Ruanda e o Congo assinaram um cessar-fogo em Pretória, África do Sul, no dia 30 de julho de 2002. O Congo negou oficialmente ter dado abrigo a qualquer hutu envolvido no genocídio de Ruanda em 1994, mas concordou, de qualquer modo, a entregá-los a seu país de origem. Em troca, Ruanda concordou em retirar suas tropas do Congo. Outro acordo bilateral entre os dois países, em 6 de setembro de 2002, terminou aquela parte da guerra. A retirada das tropas estrangeiras deixou os vários grupos paramilitares rebeldes no Congo, mas todos eles receberam participação no novo governo de transição.

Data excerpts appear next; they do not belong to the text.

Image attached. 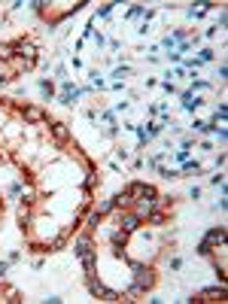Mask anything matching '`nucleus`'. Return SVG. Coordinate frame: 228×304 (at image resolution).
<instances>
[{
	"label": "nucleus",
	"mask_w": 228,
	"mask_h": 304,
	"mask_svg": "<svg viewBox=\"0 0 228 304\" xmlns=\"http://www.w3.org/2000/svg\"><path fill=\"white\" fill-rule=\"evenodd\" d=\"M89 289H92L95 295H100V298H107V301H116V292H110V289H103V286H100L98 280H89Z\"/></svg>",
	"instance_id": "7ed1b4c3"
},
{
	"label": "nucleus",
	"mask_w": 228,
	"mask_h": 304,
	"mask_svg": "<svg viewBox=\"0 0 228 304\" xmlns=\"http://www.w3.org/2000/svg\"><path fill=\"white\" fill-rule=\"evenodd\" d=\"M76 256L82 259V265H85V271H89V274H95V256H92V246L85 243V240H82V243L76 246Z\"/></svg>",
	"instance_id": "f257e3e1"
},
{
	"label": "nucleus",
	"mask_w": 228,
	"mask_h": 304,
	"mask_svg": "<svg viewBox=\"0 0 228 304\" xmlns=\"http://www.w3.org/2000/svg\"><path fill=\"white\" fill-rule=\"evenodd\" d=\"M137 222H140L137 216H125V219H122V228H125V231H134V228H137Z\"/></svg>",
	"instance_id": "20e7f679"
},
{
	"label": "nucleus",
	"mask_w": 228,
	"mask_h": 304,
	"mask_svg": "<svg viewBox=\"0 0 228 304\" xmlns=\"http://www.w3.org/2000/svg\"><path fill=\"white\" fill-rule=\"evenodd\" d=\"M216 240H219V243L225 240V228H213V231H210V235H207V240H201L198 253H204V256H207V253H210V243H216Z\"/></svg>",
	"instance_id": "f03ea898"
}]
</instances>
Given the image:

A despeito das grandes movimentações de tropas e reorganização do poder político, continuaram a ocorrer conflitos esporádicos dispersos durante alguns anos. Alguns já começaram a chamar essas lutas de a Terceira Guerra do Congo, mas devido a problemas de tempo, espaço e simplificação, vamos parar por aqui a história da Segunda Guerra do Congo.
O estilo de guerra
O Comitê Internacional de Socorro fez uma pesquisa sobre os habitantes da zona de guerra e publicou um relatório calculando em 3,8 milhões mais de mortes do que de costume, desde a eclosão da Segunda Guerra do Congo, a maioria por doença e fome, que se propagaram na onda da devastação. Apenas 10% a 15% dessas mortes da guerra foram devidas diretamente à violência.11
As guerras mais sangrentas da história são aquelas que envolvem os soldados mais eficientes e mais bem equipados que estiverem disponíveis no mundo na ocasião. Exércitos no máximo de sua eficiência, por exemplo, travaram as duas guerras mundiais, e conquistaram grande parte do mundo sob o comando de Napoleão e Gêngis Khan. Eram os mais destrutivos exércitos de seu tempo, e, aproveitando seu treinamento, eliminaram enorme quantidade de vidas humanas.

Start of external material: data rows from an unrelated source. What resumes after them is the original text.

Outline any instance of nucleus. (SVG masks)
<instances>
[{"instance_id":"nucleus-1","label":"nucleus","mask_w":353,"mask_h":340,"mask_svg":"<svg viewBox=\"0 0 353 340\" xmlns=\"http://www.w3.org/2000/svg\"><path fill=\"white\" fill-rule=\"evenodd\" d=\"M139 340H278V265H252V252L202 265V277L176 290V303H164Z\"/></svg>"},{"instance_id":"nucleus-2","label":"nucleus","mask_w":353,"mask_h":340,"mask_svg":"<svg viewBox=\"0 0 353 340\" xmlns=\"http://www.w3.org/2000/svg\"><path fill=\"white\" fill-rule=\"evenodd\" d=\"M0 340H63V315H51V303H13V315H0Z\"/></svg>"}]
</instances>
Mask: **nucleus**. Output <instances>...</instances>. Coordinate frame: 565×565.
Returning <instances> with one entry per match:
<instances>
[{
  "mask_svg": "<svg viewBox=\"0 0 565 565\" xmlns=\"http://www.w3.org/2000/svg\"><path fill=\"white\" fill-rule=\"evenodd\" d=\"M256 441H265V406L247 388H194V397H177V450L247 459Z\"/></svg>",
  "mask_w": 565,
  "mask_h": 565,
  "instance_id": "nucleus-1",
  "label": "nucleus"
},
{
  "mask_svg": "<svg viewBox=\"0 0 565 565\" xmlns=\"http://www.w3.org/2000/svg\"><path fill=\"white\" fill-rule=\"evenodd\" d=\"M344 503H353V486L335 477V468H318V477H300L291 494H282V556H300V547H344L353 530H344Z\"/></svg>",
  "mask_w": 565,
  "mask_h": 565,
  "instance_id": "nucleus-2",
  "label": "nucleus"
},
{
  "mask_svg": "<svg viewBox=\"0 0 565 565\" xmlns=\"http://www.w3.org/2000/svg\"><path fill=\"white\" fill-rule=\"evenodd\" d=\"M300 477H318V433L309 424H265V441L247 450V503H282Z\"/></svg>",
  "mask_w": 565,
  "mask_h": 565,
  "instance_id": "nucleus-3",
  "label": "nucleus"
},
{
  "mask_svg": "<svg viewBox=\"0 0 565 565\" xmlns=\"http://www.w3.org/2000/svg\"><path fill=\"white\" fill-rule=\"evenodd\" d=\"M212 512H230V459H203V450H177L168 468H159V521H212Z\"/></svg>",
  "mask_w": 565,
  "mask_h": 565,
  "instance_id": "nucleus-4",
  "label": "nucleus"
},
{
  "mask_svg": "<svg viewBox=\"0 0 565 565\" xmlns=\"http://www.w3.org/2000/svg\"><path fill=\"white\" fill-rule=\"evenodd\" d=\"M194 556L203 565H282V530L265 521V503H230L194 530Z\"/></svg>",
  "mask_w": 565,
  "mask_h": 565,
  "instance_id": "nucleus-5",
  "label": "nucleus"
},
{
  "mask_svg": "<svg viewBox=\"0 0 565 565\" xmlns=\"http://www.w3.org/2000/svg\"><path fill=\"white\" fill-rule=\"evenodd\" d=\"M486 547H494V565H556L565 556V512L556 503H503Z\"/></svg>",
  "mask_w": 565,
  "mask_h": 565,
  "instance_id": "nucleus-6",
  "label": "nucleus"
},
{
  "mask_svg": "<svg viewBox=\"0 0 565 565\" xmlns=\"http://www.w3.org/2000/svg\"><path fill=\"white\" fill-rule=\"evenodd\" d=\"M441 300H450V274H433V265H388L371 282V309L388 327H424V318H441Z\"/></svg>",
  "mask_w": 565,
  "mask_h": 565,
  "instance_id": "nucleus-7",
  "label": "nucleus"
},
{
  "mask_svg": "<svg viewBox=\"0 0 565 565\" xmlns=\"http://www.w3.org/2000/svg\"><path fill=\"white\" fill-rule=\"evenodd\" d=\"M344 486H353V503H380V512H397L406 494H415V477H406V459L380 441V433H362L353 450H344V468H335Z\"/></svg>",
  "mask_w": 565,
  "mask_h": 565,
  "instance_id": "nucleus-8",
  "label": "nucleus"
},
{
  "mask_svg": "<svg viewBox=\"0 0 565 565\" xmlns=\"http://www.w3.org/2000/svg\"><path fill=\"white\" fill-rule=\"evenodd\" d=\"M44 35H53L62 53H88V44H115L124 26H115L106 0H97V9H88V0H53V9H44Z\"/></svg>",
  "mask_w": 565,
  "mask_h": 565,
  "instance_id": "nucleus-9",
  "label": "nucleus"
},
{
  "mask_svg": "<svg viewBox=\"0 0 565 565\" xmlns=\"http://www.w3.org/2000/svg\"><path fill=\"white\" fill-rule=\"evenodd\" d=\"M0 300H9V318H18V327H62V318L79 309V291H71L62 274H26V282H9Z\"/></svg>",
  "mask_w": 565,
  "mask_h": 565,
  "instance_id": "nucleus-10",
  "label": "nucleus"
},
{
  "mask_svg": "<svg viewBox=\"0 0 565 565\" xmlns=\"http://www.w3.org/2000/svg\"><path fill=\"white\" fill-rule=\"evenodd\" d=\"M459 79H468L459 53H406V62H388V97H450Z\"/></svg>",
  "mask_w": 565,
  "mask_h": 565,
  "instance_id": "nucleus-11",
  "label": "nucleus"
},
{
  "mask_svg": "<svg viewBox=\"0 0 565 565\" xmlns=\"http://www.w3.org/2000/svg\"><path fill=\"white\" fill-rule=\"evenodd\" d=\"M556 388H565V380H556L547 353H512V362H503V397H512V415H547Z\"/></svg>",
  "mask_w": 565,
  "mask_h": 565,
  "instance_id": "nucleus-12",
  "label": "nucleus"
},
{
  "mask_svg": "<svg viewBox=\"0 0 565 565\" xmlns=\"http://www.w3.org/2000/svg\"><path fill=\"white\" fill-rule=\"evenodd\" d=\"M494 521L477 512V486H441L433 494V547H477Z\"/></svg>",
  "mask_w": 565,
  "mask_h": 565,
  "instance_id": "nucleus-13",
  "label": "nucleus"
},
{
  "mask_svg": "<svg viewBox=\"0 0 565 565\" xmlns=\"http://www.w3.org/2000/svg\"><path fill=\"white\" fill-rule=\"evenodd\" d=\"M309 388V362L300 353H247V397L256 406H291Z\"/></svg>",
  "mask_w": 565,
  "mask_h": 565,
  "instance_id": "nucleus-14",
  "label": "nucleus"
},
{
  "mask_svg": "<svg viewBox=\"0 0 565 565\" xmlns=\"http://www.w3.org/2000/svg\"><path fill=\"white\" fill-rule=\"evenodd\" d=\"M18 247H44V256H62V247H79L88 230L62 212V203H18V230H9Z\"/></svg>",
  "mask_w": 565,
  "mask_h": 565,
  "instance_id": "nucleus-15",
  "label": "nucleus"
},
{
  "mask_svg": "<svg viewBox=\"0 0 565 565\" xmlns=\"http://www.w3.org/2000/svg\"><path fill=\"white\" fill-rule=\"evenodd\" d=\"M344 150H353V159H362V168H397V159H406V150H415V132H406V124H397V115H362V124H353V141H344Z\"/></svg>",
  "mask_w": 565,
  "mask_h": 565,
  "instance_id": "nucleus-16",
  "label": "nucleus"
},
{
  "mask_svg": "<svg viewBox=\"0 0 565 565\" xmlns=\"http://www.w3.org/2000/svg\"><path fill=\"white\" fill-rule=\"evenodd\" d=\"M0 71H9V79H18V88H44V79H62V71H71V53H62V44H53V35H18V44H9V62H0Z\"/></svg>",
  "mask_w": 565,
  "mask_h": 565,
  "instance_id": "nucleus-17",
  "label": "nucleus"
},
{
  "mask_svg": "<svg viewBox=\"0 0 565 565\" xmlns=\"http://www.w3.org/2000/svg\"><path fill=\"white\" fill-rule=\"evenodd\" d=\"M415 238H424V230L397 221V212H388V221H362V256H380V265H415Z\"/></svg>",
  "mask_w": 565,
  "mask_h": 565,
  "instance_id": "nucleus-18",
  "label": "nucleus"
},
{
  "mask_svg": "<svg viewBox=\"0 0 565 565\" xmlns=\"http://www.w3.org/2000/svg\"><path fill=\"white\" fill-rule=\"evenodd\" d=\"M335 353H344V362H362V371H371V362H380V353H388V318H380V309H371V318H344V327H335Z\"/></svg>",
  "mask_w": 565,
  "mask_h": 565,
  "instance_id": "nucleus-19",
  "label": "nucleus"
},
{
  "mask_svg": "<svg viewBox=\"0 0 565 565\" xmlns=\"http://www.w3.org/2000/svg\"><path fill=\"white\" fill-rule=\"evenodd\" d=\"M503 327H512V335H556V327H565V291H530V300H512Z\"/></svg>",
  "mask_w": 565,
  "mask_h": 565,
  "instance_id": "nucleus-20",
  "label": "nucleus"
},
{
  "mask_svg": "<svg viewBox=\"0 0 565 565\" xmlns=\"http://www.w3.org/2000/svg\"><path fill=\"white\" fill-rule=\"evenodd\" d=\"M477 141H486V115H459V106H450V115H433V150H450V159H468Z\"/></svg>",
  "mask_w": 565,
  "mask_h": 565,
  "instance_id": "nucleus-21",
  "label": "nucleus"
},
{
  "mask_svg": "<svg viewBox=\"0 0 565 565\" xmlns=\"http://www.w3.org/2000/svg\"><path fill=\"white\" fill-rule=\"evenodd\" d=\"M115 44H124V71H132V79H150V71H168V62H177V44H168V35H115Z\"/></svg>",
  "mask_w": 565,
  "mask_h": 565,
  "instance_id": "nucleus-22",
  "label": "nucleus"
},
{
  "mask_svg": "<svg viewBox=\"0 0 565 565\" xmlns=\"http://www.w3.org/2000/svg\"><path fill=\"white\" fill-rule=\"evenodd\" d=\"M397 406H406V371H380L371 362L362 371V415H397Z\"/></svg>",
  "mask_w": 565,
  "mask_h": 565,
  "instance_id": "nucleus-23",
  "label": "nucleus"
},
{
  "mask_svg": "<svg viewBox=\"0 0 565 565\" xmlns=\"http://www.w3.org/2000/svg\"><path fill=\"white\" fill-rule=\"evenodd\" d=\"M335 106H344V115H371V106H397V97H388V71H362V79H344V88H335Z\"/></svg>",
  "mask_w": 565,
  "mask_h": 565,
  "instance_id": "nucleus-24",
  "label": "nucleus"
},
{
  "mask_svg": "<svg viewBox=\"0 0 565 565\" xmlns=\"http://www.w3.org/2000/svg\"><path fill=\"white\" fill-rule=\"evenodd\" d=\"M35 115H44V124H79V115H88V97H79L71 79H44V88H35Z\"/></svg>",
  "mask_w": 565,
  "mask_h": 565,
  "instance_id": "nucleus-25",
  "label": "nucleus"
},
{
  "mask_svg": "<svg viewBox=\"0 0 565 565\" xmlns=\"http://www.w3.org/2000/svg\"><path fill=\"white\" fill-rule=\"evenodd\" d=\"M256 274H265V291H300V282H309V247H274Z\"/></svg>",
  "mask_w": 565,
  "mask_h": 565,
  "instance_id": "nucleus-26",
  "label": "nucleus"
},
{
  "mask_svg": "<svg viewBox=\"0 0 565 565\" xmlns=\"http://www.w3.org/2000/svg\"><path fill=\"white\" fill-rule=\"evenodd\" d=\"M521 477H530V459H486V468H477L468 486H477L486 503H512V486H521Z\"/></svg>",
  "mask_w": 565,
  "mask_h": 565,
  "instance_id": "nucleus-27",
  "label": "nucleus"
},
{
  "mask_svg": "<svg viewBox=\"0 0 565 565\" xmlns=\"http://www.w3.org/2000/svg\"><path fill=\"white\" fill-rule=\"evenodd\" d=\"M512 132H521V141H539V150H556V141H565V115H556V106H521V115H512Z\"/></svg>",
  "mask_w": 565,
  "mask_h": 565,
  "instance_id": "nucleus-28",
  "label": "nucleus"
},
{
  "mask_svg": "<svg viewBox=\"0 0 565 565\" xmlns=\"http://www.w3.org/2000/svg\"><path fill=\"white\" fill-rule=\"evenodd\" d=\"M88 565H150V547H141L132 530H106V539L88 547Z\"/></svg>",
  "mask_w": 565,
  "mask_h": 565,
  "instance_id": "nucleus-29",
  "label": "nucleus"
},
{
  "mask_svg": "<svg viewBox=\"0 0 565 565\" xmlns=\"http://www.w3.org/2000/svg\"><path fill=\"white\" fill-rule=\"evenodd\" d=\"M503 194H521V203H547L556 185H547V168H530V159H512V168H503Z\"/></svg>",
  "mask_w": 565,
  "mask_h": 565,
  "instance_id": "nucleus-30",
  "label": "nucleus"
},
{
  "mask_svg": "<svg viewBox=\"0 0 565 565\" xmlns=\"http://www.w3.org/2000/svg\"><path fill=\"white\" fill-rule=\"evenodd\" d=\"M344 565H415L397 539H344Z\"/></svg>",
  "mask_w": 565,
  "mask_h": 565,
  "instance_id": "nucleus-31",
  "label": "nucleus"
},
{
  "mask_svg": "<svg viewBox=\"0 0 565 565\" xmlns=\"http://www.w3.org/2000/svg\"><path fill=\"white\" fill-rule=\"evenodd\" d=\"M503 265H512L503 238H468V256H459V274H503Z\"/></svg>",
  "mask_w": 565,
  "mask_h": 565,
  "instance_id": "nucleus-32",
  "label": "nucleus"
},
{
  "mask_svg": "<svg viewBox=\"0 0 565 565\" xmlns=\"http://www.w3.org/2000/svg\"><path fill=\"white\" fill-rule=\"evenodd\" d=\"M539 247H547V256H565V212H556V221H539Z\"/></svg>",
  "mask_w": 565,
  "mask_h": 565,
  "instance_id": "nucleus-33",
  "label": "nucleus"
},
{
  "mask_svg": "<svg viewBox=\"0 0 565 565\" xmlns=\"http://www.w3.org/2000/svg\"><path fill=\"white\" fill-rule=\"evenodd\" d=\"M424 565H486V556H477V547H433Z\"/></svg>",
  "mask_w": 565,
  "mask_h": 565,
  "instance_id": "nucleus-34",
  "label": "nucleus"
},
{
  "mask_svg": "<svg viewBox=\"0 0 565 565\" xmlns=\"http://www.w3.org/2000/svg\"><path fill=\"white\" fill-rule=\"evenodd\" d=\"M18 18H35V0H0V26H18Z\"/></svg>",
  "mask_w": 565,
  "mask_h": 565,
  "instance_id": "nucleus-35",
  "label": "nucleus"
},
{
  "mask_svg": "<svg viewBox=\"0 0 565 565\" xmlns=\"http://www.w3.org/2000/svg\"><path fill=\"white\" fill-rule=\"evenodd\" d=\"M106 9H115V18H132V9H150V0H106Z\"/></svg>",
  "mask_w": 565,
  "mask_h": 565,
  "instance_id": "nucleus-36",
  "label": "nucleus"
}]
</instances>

Os exércitos da guerra no Congo pertencem a uma categoria inteiramente diferente. Essa guerra foi travada por bandos de adolescentes com pouca disciplina, portando armas pequenas e antiquadas, e sem lealdade a qualquer comandante, a não ser a quem lhes pagava. Espalhavam-se por uma frente fragmentada, e raramente se empenhavam em batalhas verdadeiras, que não duravam mais do que umas poucas horas. A disciplina era brutal e a vida era barata. Para se protegerem das balas no combate, acreditavam mais em feitiços mágicos do que no treinamento. Suborno e saque campeavam, e gastava-se mais tempo aterrorizando os habitantes locais do que combatendo o inimigo. De acordo com as agências de ajuda, 60% dos combatentes na guerra tinham o vírus causador da AIDS, e um terço das mulheres que eles estupravam ficava infectado.12
Destacaram-se pela violação dos direitos humanos os mai-mai, uma reunião de milícias locais, de laços frouxos, que lutavam no centro do Congo contra ruandenses e ugandenses, embora não necessariamente a favor de um governo central. A cidade de Kibombo mudou de mãos diversas vezes, e cada vez que isso acontecia, os soldados saqueavam, estorquiam os habitantes e, no fim, se retiravam, levando com eles umas poucas mulheres para uso no futuro. É típica a experiência de uma garota de 16 anos: em outubro de 2002, Onya e sua mãe estavam num grupo de 48 mulheres que haviam saído juntas para cuidar das colheitas, procurando segurança no número. Foram encontradas por uma patrulha dos mai-mai que as espancou, expulsou-as do seu campo e começaram a estuprá-las. A mãe escapou depois de alguns dias, mas Onya foi mantida como “esposa” até março de 2004, forçada a trabalhar na lavoura, cozinhar e propiciar sexo. Finalmente os mai-mai fugiram depois de perderem uma batalha importante, e ela conseguiu voltar para Kibombo.13
a Espero que você tenha notado que dois heróis de capítulos anteriores são os vilões deste capítulo. História é uma coisa complicada.